▶ _SUPPLIED RECORDS_
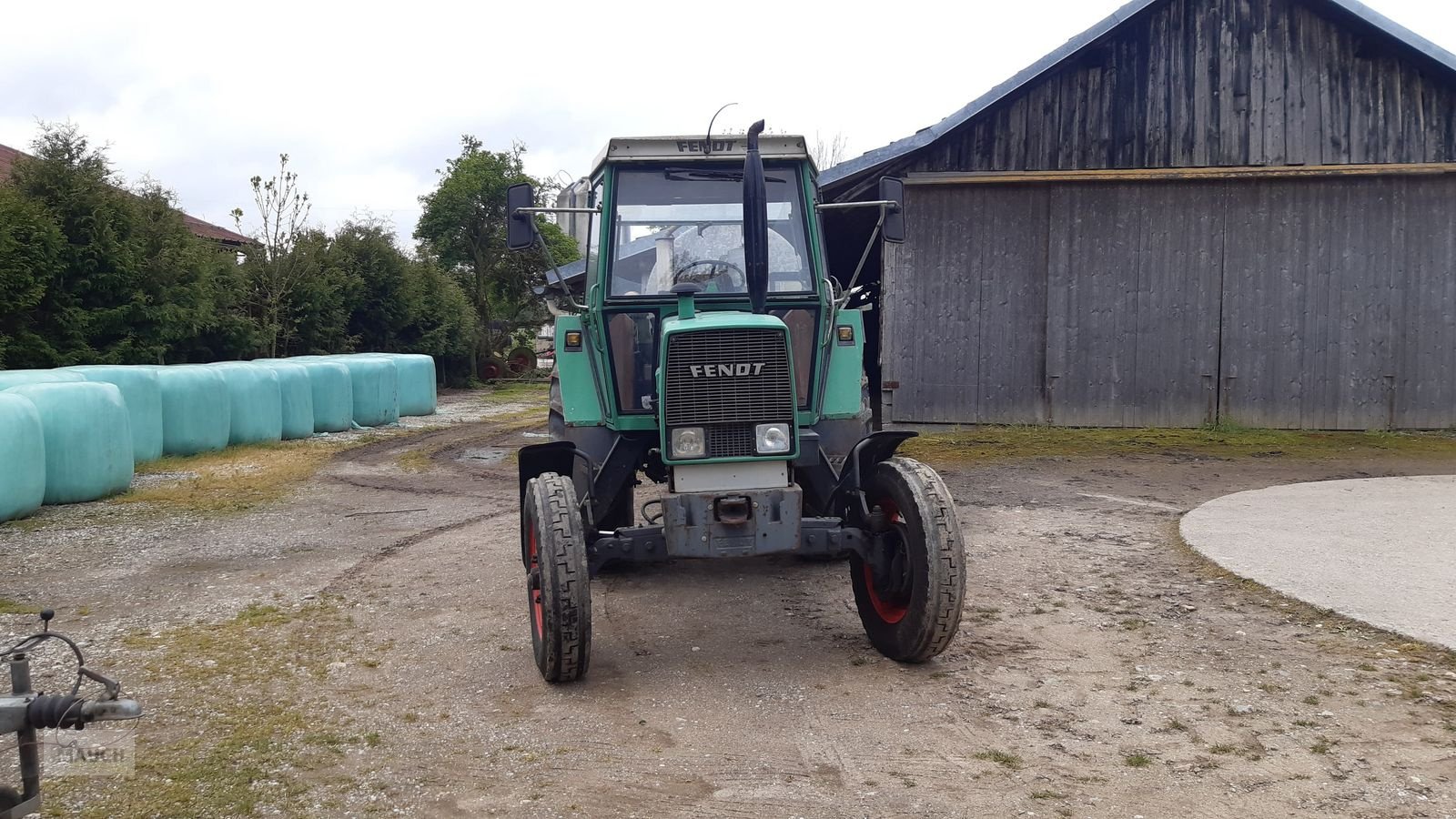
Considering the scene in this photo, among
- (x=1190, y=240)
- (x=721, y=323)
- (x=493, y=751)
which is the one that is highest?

▶ _PROBLEM TO WORK ON_
Copy the rows above word for word, without the pictures.

▶ _THE COMPLETED TASK_
Considering the scene in this photo, among
- (x=1190, y=240)
- (x=721, y=323)
- (x=493, y=751)
which is the one that is highest?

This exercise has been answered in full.